Activity: Print everything in the records exactly. Leave the pictures out.
+ + + +
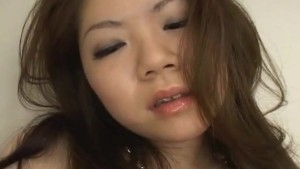 Japanese babe in a silver Bikini masturbates Uncensored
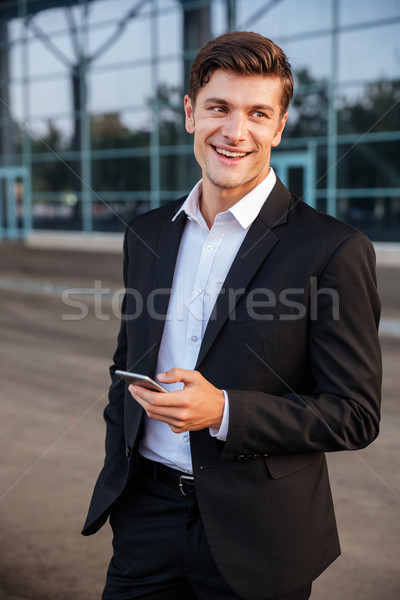 Happy young businessman with mobile phone standing outdoors Stock photo © deandrobot
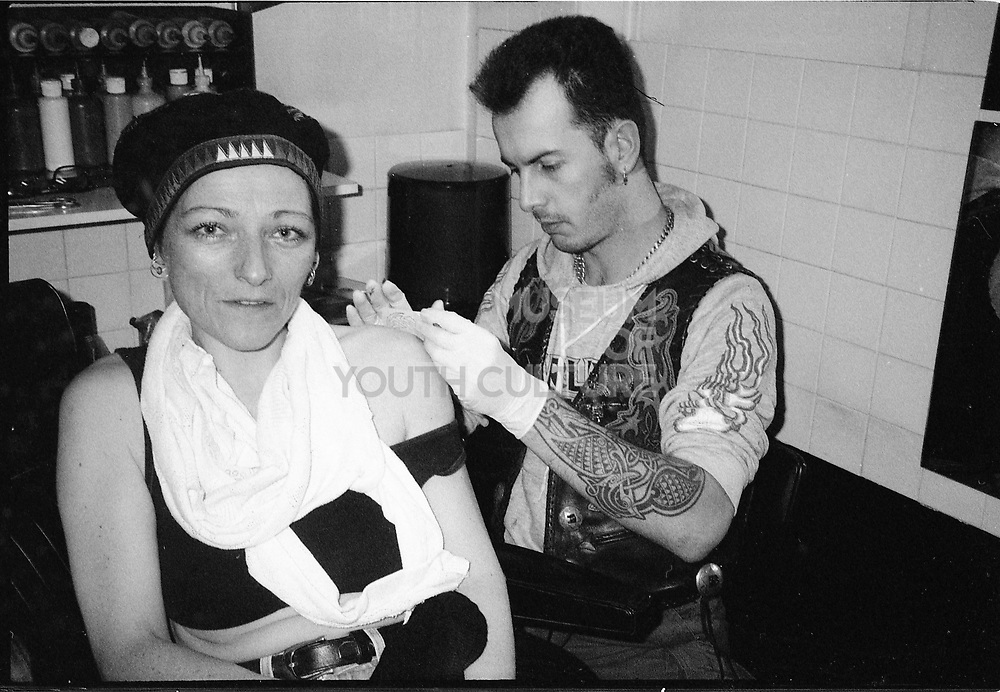 Woman Being Tattooed, UK. 1980s.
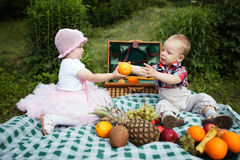 Boy and girl on picnic in park royalty free stock photography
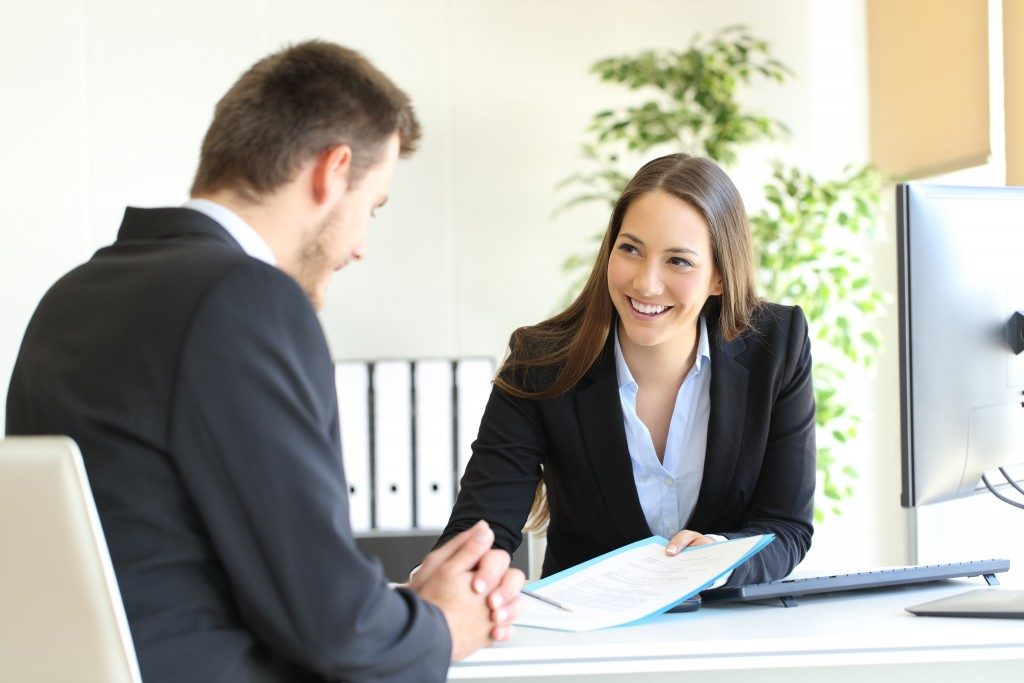 woman talking to client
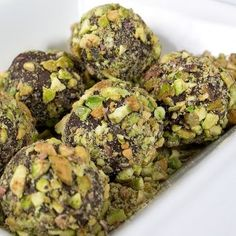 Chocolate Pistachio Coated Truffles 8 ounces good-quality semisweet chocolate, chopped ½ cup heavy cream 2 tablespoons vanilla extract or flavoring Pistachios, chopped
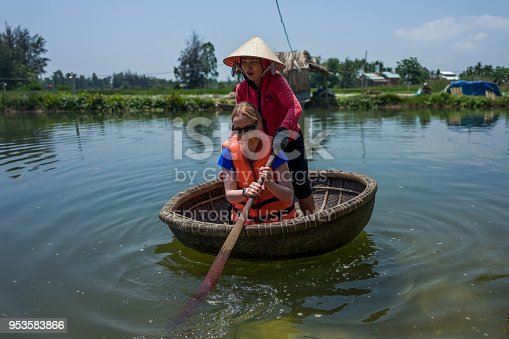 Hoi An, Vietnam - April 21, 2018: Caucasian woman learns to use Thung Chai round boat with guide in Hoi An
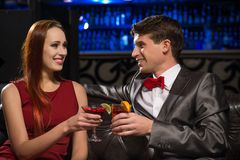 Young couple talking in a nightclub Royalty Free Stock Photography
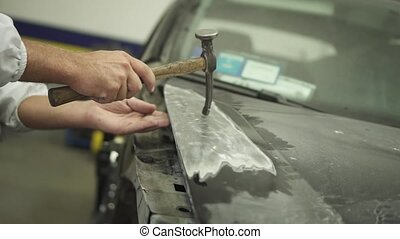 The hood of the car is worked with a hammer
+ + + +
Exercise output:
 Japanese babe in a silver Bikini masturbates Uncensored
 Happy young businessman with mobile phone standing outdoors Stock photo © deandrobot
 Woman Being Tattooed, UK. 1980s.
 Boy and girl on picnic in park royalty free stock photography
 woman talking to client
 Chocolate Pistachio Coated Truffles 8 ounces good-quality semisweet chocolate, chopped ½ cup heavy cream 2 tablespoons vanilla extract or flavoring Pistachios, chopped
 Hoi An, Vietnam - April 21, 2018: Caucasian woman learns to use Thung Chai round boat with guide in Hoi An
 Young couple talking in a nightclub Royalty Free Stock Photography
 The hood of the car is worked with a hammer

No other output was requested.